■ TEXT UNDER STUDY:
Jeffrey Good, a researcher in the Division of Biological Sciences at The University of Montana, was part of an international team that sequenced and analyzed the genome of the bonobo, a great ape species resembling chimpanzees that is closely related to humans.
The research was led by the Max Planck Institute of Evolutionary Anthropology in Leipzig, Germany. Good began working on the genome project while completing postdoctoral research at the institute.
The new research was published June 13 on Nature magazine’s website at http://www.nature.com/nature/journal/vaop/ncurrent/full/nature11128.html.
“Our understanding of the biology of bonobos has lagged behind that of the other great apes, in part due to their remote and restricted distribution,” Good said. “In addition to providing general insights into human and great ape evolution, the bonobo genome also provides a powerful resource for future genetic studies on this endangered and seldom-studied species.”
Good said the genome sequence gives insights into the evolutionary relationships between the great apes and may help scientists understand the genetic basis of these traits.
The genome was sequenced from Ulindi, a female bonobo who lives in the Zoo Leipzig. Genome sequences already have been generated from all other great apes – chimpanzee, orangutan and gorilla – making this the final genome of a great ape to be sequenced.
The comparison of the genome sequences of bonobos, chimpanzees and humans show that humans differ by about 1.3 percent from both bonobos and chimpanzees. Chimpanzees and bonobos are more closely related, differing by only 0.4 percent.

■ WORK TASK:
Echo the passage from the bonobo genome article word for word, starting at "The genome was" and ending at "to be sequenced.".

■ RECORDS:

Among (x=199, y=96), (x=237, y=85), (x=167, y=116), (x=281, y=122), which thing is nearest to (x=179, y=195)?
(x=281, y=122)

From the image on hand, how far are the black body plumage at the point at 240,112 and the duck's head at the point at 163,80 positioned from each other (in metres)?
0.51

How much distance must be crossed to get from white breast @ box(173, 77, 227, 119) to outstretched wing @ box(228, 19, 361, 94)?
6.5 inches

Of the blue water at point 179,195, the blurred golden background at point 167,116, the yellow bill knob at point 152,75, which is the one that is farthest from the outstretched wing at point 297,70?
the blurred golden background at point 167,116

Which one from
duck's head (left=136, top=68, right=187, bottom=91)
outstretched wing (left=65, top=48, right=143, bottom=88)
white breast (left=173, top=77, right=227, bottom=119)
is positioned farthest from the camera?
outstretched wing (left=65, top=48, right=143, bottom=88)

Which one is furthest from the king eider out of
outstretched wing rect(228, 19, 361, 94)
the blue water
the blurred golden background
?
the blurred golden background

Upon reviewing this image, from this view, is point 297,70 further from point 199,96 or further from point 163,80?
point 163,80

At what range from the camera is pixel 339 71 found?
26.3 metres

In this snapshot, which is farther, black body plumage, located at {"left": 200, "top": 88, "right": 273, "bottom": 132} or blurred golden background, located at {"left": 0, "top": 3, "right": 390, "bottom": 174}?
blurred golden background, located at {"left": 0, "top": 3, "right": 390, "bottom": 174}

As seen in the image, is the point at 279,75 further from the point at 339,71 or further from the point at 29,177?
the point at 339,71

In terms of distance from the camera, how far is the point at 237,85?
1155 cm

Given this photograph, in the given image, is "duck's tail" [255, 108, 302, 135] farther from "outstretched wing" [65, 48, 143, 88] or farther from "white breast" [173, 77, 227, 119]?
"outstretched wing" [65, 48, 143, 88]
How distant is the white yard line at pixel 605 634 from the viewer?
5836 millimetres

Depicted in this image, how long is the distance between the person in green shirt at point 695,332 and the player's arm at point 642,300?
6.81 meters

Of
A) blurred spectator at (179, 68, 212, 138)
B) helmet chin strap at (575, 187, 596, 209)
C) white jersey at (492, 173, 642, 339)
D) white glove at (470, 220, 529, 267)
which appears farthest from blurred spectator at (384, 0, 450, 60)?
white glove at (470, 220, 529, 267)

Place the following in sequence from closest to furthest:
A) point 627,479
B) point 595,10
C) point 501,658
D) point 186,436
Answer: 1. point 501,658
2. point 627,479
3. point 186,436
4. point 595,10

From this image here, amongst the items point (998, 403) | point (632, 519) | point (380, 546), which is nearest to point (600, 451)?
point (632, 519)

■ TASK OUTPUT:
The genome was sequenced from Ulindi, a female bonobo who lives in the Zoo Leipzig. Genome sequences already have been generated from all other great apes – chimpanzee, orangutan and gorilla – making this the final genome of a great ape to be sequenced.